Un rapport de Viginum montre que des opérations de déstabilisation sont menées par de faux médias ciblant entre 50 et 150 entités et individus à chaque vague. Objectif : discréditer des éditeurs de contenus.

Le 5 avril, Delphine Ernotte a fait part lors d’une matinée au SNPTV de sa « réelle inquiétude » devant « le grossissement de sujets qui sont dans le débat et prennent, tout à coup, tout l’espace démocratique ». La PDG de France Télévisions songeait alors, sur les réseaux sociaux, à ces ingérences étrangères venues de l’Azerbaïdjan ou de la Russie comme les punaises de lit avant les JO ou les étoiles de David bleues, en pleine guerre à Gaza, destinées à opposer les communautés. « J’ai très peur d’un mouvement de foule », disait-elle. Depuis début juin, et un rapport publié par Matignon et le Secrétariat général de la défense, on en sait un peu plus sur le mode d’action des opérations de déstabilisation russes.

Intitulé « Matriochka, une campagne prorusse ciblant les médias et la communauté des fact checkers », ce rapport met à jour les techniques de manipulation par le relais de faux médias identifiées par Viginum depuis la fin 2023. Le mode opératoire consiste en la publication, dans l’espace francophone, de fakes estampillés BFMTV, l’AFP, France 24, RFI, Le Figaro, Le Monde, Libération, Le Parisien et même La Montagne. Avec une manœuvre en deux temps : il s’agit d’abord d’un pseudo-reportage, d’une capture d’écran bidon, de faux documents officiels ou d’images truquées de graffitis dans les rues. Exemple : un faux article illustré par un document ayant une charte graphique imitant celle de la CIA pour faire croire que Paris 2024 présente un fort risque terroriste. Bref des usurpations publiées sur les réseaux par des « seeders », lesquels sont ensuite reprises et partagées par deux ou trois comptes de « quoters » en réponse à des posts de médias, de cellules de fact checking ou de personnalités.
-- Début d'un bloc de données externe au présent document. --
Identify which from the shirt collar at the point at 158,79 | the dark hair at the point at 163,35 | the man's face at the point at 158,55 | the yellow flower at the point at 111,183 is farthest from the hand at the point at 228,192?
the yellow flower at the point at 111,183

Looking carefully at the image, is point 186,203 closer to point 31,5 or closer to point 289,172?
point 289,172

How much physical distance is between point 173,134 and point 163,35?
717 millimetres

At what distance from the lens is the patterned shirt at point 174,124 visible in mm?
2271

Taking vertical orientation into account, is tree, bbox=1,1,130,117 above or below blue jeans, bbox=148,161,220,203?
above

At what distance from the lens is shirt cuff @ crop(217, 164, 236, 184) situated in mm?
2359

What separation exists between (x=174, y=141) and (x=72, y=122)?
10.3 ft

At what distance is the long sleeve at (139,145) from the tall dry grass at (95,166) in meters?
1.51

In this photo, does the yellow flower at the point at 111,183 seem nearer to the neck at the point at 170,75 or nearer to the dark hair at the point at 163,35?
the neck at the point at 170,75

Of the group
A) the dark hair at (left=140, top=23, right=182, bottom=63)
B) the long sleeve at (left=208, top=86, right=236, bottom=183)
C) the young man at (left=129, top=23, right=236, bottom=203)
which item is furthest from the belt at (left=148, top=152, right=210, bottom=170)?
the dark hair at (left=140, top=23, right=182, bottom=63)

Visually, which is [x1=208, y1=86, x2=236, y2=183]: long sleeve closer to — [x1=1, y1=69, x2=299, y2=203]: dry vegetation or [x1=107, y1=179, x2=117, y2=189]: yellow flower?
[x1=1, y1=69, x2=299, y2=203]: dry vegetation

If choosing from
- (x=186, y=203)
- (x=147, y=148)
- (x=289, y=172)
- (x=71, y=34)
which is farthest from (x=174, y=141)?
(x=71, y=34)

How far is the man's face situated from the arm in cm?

Conséquences : les médias, ou les cibles - qui peuvent être aussi des ONG ou des fonds -, sont interpellés par ces « quoters » qui attirent leur attention en leur demandant de vérifier l’authenticité des contenus publiés par ces « seeders ». Une quarantaine de comptes X français ont ainsi été pris pour cibles depuis septembre 2023, qu’ils appartiennent à des éditeurs de contenus, des fact checkers ou des observatoires de la désinformation. Sur un total de 500 comptes X ciblés dans le monde depuis le début de la campagne Matriochka (poupée gigogne en russe), Viginum estime que l’objectif est probablement moins l’audience que de décrédibiliser les cibles tout en promouvant des contenus servant les intérêts russes.
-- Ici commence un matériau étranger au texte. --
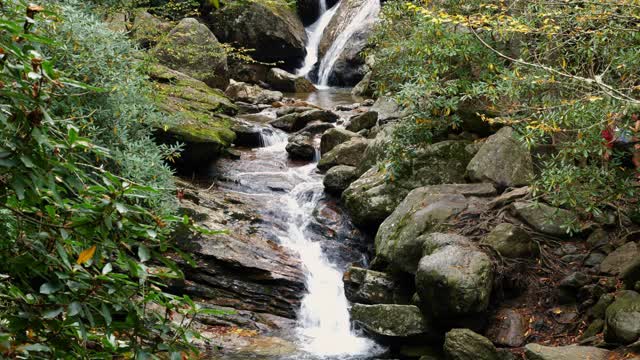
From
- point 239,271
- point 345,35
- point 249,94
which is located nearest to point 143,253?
point 239,271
La campagne européenne a-t-elle ravivé ces faux et usage de faux ? « Il y en a eu beaucoup avant l’élection, répond Véronique Reille-Soult, présidente de Backbone Consulting, ça a un peu disparu avec la dissolution, mais ça va revenir. » Comme le rappelle cette experte, il n’est pas nécessaire d’être un génie de l’usurpation : il suffit d’une bonne connaissance des codes des réseaux sociaux, et en particulier de TikTok dont l’algorithme a une forte capacité à amplifier une fake news ou une vidéo trafiquée, pour « faire sortir un sujet de la sphère militante et le faire entrer dans la réalité ». Certes, on trouve des plateformes plus responsables qui traquent le faux, conformément aux DSA, mais il y a urgence : aux États-Unis, selon Newsguard, les faux sites d’infos locales (1 265) sont déjà plus nombreux que les vrais sites médias locaux (1 213).